La lectura de El mendigo ingrato, diario suyo de 1892 a 1895, publicado separado de Mi Diario, la parte restante que va hasta días antes de su muerte en 1917, es una experiencia arrolladora, pues a pesar de todas las referencias a la lucha cotidiana por el dinero, se trasluce una fuerza que sobrepasa las ratoneras en donde moraba, la empolillada y puntual miserabilización de sus ropas, la alacena vacía y, por el contrario, en el oficio de la autenticidad, convierte a Bloy en el ser más generoso y santo de su época. Por eso decía que solo “nos quedan veinte francos para esperar el juicio final”.
Bloy se sintió siempre un mendigo y a la mendicidad quiso revestirla de grandeza: “Desgracia a quien no ha mendigado. No hay nada más grande que mendigar. Dios mendiga. Los Ángeles mendigan. Los reyes, los profetas y los santos mendigan. Todo lo que está en la gloria y en la luz mendiga. ¿Por qué se quiere que yo no me honre de ser un mendigo. Y sobre todo un mendigo ingrato?”.

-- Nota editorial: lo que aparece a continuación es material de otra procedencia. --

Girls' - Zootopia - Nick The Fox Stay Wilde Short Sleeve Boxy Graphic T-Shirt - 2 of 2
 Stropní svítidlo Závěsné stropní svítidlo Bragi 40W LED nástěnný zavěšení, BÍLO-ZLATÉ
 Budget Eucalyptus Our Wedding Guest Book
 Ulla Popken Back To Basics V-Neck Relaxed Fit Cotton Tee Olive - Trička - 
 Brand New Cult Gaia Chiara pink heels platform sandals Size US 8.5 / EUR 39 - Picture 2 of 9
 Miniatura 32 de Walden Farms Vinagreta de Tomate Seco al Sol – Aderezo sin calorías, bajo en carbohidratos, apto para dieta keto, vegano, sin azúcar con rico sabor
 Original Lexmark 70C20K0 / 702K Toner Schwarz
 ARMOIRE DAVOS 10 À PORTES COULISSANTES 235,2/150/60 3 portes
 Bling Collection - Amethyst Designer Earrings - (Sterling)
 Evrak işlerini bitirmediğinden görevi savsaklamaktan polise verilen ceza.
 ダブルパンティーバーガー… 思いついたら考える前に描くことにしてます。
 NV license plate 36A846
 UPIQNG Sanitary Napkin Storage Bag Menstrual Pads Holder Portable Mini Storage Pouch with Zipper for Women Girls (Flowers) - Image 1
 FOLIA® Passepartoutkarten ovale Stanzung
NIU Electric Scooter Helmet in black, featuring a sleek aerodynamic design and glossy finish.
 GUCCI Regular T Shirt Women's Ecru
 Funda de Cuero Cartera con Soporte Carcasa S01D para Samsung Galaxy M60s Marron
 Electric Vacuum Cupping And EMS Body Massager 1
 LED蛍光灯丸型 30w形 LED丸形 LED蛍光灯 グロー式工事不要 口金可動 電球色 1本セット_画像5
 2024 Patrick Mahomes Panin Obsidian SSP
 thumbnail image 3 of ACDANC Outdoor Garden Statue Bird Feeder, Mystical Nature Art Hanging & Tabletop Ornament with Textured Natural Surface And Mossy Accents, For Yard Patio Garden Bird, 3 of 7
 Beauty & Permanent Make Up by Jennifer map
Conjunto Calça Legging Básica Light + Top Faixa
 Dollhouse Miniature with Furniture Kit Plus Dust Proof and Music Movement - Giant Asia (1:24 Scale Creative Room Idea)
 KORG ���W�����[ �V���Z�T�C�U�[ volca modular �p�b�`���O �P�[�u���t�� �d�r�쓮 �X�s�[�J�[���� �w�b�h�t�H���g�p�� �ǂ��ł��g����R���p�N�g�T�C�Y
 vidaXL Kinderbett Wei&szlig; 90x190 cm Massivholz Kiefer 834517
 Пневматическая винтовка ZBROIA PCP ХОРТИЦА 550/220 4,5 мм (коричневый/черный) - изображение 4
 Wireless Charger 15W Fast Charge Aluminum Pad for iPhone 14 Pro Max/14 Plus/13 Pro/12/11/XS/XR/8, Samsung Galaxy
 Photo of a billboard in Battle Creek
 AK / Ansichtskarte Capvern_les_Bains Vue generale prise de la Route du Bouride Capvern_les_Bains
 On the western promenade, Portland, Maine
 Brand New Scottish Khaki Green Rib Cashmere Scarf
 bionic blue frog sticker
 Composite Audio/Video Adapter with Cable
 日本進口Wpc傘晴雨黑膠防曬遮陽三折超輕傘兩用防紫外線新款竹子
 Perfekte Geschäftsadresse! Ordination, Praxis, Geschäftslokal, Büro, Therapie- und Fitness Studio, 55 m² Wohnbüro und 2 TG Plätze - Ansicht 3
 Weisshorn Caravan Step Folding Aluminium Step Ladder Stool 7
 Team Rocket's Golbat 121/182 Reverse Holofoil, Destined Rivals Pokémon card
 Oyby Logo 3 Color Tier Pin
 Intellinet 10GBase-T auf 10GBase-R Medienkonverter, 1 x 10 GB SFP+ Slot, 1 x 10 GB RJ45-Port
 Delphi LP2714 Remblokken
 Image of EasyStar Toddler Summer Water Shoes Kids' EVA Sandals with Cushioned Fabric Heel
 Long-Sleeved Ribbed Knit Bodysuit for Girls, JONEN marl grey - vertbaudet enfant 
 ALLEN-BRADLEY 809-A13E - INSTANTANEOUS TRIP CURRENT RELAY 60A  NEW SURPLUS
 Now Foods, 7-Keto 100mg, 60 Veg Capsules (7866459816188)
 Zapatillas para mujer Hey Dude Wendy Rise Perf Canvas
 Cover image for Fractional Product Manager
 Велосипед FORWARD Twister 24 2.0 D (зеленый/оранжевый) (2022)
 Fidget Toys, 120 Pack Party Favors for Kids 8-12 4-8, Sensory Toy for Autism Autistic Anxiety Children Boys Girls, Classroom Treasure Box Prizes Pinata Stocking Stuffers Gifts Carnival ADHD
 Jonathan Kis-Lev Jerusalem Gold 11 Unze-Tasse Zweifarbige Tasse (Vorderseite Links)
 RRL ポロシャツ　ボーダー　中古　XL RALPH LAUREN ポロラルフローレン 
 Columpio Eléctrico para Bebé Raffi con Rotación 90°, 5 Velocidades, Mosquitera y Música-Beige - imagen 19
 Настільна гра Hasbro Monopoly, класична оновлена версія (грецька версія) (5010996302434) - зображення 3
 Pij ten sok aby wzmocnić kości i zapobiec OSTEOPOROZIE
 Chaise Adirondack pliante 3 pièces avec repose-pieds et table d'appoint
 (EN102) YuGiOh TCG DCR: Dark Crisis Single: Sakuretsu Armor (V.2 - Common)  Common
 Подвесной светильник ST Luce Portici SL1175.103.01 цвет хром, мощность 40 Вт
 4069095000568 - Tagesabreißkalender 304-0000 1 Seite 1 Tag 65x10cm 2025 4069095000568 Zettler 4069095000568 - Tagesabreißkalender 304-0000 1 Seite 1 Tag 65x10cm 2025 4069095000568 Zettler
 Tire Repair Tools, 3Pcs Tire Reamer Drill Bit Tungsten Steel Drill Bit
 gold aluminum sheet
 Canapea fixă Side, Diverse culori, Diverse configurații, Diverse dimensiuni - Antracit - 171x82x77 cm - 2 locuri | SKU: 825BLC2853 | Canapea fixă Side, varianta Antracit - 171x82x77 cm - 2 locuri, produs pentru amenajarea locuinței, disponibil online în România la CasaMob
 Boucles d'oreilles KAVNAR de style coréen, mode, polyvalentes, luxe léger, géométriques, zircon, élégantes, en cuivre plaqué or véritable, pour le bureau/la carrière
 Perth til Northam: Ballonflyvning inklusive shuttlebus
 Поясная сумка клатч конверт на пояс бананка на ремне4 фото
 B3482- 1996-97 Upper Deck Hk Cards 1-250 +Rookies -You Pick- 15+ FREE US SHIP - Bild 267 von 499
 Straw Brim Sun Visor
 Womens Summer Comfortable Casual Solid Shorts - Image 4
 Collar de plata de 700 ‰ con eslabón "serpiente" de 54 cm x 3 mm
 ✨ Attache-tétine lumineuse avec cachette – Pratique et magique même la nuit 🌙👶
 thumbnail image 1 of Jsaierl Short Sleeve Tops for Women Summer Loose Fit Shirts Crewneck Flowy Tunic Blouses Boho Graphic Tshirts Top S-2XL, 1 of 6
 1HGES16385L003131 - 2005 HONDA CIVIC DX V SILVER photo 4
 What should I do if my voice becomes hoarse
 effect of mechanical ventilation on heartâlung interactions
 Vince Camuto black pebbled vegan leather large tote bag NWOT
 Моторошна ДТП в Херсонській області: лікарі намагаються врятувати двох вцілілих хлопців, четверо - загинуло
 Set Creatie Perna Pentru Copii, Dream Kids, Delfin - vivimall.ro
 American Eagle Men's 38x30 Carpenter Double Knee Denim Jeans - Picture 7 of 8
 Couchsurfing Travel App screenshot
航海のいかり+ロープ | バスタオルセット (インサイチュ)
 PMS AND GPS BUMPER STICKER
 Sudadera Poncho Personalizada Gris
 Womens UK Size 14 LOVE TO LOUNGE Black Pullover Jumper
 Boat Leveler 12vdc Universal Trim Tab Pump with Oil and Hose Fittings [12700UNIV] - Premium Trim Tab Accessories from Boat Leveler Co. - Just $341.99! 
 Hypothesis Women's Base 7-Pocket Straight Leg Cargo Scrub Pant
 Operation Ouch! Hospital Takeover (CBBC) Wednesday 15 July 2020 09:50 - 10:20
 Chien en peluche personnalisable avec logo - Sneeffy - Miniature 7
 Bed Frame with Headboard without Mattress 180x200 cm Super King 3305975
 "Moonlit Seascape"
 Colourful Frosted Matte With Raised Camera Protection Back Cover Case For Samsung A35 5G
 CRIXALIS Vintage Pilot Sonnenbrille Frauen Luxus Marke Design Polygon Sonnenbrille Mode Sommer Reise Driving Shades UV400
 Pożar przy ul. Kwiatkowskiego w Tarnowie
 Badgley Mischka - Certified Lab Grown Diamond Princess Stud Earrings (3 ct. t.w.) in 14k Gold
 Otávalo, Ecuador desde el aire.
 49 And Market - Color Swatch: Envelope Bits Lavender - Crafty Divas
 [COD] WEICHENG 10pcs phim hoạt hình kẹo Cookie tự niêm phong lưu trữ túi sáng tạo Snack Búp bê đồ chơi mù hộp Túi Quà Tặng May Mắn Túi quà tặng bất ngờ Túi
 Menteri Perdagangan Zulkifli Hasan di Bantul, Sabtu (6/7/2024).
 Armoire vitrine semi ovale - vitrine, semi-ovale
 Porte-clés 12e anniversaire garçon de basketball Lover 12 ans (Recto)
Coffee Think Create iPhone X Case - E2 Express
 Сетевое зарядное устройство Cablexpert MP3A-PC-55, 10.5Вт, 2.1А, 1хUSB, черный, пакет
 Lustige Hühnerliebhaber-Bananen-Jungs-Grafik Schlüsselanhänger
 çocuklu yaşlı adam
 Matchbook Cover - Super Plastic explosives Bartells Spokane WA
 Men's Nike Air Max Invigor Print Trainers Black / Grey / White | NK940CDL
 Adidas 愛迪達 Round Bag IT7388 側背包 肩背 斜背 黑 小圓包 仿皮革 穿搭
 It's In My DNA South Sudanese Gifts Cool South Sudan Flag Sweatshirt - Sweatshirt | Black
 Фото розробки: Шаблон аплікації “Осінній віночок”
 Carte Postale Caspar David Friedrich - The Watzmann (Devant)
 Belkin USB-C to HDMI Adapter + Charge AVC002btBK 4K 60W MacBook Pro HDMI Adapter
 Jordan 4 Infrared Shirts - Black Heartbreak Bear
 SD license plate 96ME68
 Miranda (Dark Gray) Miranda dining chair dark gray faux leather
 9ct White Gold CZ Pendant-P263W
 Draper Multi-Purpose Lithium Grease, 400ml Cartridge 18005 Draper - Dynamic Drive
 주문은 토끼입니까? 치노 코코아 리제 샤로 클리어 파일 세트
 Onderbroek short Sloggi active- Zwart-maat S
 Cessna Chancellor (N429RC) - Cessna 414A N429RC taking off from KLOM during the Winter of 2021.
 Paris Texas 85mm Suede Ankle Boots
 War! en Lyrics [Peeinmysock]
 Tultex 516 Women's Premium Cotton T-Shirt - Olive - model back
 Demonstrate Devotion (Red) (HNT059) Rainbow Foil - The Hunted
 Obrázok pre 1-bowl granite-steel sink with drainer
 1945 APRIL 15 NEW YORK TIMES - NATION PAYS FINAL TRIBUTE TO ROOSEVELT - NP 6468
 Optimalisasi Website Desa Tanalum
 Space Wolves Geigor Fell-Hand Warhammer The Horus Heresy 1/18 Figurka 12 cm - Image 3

De Charcot dijo que era un budista; de Emile Zola, a quien despreciaba, opinó que “era un bruto que se cree león”. El carnicero, la propietaria, el ministro, el sacerdote, la prostituta o el soldado son destrozados por su pluma rebelde. En su trono de sombras y de hambre, observando el fin de sus suelas y camisas, emprendió la demolición de lo establecido. Otro de sus libros célebres, Exégesis de los lugares comunes (Carlos Lohlé editores, Buenos Aires, 1977) es la andanada más divertida contra la imbecilidad humana, expresada en las frases y actitudes que todos repiten sin detenerse un instante en su significado. En esa colección pasa revista a todas las estulteces del tendero y su “espíritu”, que domina el mundo.
El mendigo ingrato, el perro canequero, sarnoso o lánguidamente romántico, son seres de una gran generosidad. En su desesperada búsqueda de desperdicios o mendrugos se expresa una entrega a la vida. Su hocico, cual vara mágica, hace relucir lo que toca; la mano ahuecada, extendida al dador, a veces pálida, seduce; su lengua excitada de deseo y sus ojos de un orgullo tímido; sus movimientos esquivos, a veces agresivos, según la caneca llena de desperdicios, inmundicias, verdosa de inhumanidad, tienen la seguridad de no abandonar sus principios. Bloy renegó, es cierto, pero siempre fue fiel a la literatura, no la traicionó, ni usó como pretexto la miseria para esconder la desidia y el descuido, pues el mendigo debía “mendigar en la puerta de los cementerios... ¡Mendigos vestidos de fuego!”.
Novela, panfleto, crónica, carta, atestitiguan que leyendo a Bloy, leemos la obra de un mendigo, de un coloso de Rodas, para quien con justa razón, la gratitud era un candado en la boca. Y la boca una catapulta para abrirle los ojos al más ciego, clausurar la jeta insulsa, detener la mano torpe, y expeler las más fabulosas llamaradas de verdad. El dragón mendiga carne chamuscada.